* **Set tasks**:
a - List each distinct LR frame that the passage on bidirectional speech decoding says the first encoder obtains for "Guangzhou".
b - Resume the passage on bidirectional speech decoding, picking up right after its final sentence.

* **Passage given**:
** start **

For example, the foregoing example is still used. It is assumed that LR frames corresponding to “Guangzhou” and obtained by the first encoder include LR1, LR2, LR3, and LR4. RL frames corresponding to “Guangzhou” and obtained by the second encoder include RL1, RL2, RL3, and RL4. In addition, a difference between LR2 and RL2 is the smallest. In this case, LR1, LR2, RL3, and RL4, or LR1, RL2, RL3, and RL4 are used as the second speech feature.
2. A third speech feature output by the bidirectional decoder from the first direction is a speech feature corresponding to a third text in the second text, and a fourth speech feature output by the bidirectional decoder from the second direction is a speech feature corresponding to a fourth text in the second text.
In this case, it may be understood that one part of speech features corresponding to the second text may be obtained based on left and right sides (that is, the forward order and the reverse order), and the complete second speech feature is obtained based on the two parts of speech features. In an embodiment, one part of speech features are taken from the forward order direction, the other part of speech features are taken from the reverse order direction, and the one part of speech features and the other part of speech features are concatenated, so that the entire speech feature is obtained.

** end **

* **Entries provided**:

** start **

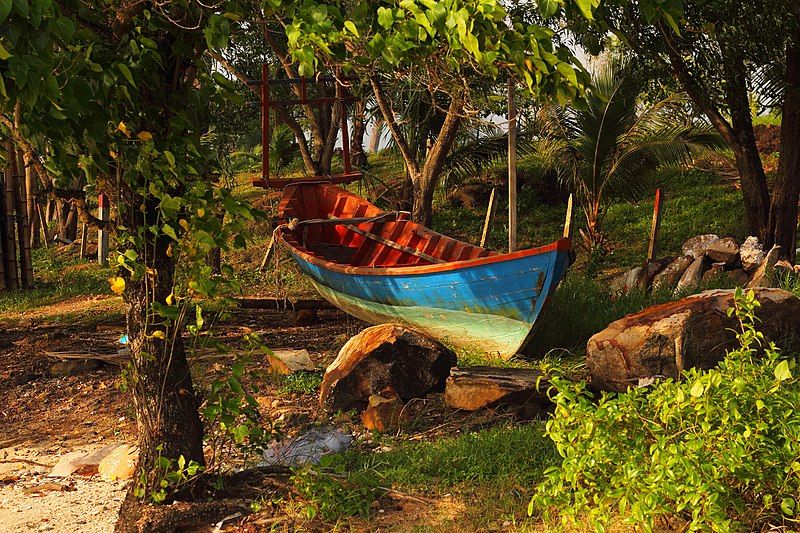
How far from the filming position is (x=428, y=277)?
9.60 metres

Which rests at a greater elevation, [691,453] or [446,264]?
[446,264]

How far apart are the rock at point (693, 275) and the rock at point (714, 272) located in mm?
80

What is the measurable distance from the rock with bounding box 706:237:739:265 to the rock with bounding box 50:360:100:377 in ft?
27.1

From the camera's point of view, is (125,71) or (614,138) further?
(614,138)

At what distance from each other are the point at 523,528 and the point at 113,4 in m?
3.42

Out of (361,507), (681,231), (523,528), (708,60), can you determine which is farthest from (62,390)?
(681,231)

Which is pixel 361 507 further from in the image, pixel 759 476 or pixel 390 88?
pixel 390 88

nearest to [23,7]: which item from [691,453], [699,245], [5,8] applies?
[5,8]

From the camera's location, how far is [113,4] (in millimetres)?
4926

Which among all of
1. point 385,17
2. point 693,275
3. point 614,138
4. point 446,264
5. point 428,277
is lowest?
point 693,275

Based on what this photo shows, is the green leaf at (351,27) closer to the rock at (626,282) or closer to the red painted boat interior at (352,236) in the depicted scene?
the red painted boat interior at (352,236)

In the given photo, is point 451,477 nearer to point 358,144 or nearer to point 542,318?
point 542,318

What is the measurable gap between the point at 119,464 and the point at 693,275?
842 cm

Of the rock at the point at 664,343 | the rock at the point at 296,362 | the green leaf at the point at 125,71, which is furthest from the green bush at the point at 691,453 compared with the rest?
the rock at the point at 296,362
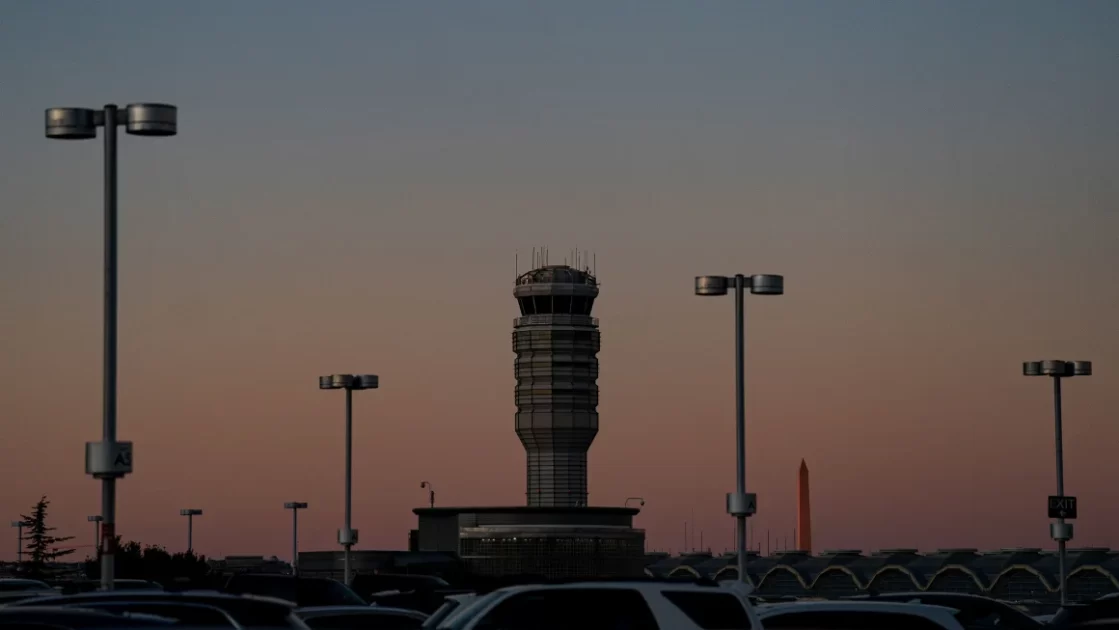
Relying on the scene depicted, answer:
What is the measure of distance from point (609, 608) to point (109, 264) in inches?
525

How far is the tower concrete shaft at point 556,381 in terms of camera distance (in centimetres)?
18000

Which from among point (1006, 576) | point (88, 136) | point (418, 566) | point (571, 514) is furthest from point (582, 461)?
point (88, 136)

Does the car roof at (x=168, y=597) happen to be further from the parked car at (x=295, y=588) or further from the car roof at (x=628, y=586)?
the parked car at (x=295, y=588)

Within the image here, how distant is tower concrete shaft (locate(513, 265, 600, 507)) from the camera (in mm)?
180000

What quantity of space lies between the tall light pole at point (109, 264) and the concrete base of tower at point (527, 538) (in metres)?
128

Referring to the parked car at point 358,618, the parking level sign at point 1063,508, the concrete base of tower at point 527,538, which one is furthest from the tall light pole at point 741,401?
the concrete base of tower at point 527,538

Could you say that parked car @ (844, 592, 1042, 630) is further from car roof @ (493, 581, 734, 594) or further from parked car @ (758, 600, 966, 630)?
car roof @ (493, 581, 734, 594)

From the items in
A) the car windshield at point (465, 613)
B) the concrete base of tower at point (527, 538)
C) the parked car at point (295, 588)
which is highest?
the car windshield at point (465, 613)

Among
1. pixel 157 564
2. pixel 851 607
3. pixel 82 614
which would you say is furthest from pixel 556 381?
pixel 82 614

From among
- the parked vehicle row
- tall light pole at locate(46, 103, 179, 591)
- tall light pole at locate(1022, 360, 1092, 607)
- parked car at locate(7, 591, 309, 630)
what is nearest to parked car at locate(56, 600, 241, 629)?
the parked vehicle row

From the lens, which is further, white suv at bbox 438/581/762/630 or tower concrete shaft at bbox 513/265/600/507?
tower concrete shaft at bbox 513/265/600/507

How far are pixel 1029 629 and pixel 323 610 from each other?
32.6 ft

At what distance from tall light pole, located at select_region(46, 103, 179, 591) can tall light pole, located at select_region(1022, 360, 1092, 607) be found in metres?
34.9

** end **

* **Answer list**:
a - LR1, LR2, LR3, LR4

b -
For example, the foregoing example is still used. It is assumed that LR frames corresponding to the third text (“Guang”) and obtained by the first encoder include LR1 and LR2. RL frames corresponding to the fourth text (“zhou”) and obtained by the second encoder include RL3 and RL4. In this case, LR1, LR2, RL3, and RL4 are concatenated, so that the second speech feature is obtained.
It may be understood that the foregoing two manners are merely examples. In an actual application, there is another manner of obtaining the second speech feature. This is not specifically limited herein.
Operation 704: Generate, based on the second speech feature, the target edited speech corresponding to the second text.
After obtaining the second speech feature, the speech processing device may convert, based on a vocoder, the second speech feature into the target edited speech corresponding to the second text. The vocoder may be a conventional vocoder (for example, a Griffin-lim algorithm), or may be a neural network vocoder (for example, Melgan or Hifigan pre-trained by using audio training data). This is not specifically limited herein.
For example, the foregoing example is still used, and a target edited speech corresponding to “Guangzhou” is shown in
Operation 705: Obtain a position of the second text in the target text. This operation is optional.
In an embodiment, if the original speech and the second text are obtained in operation 701, the position of the second text in the target text is obtained.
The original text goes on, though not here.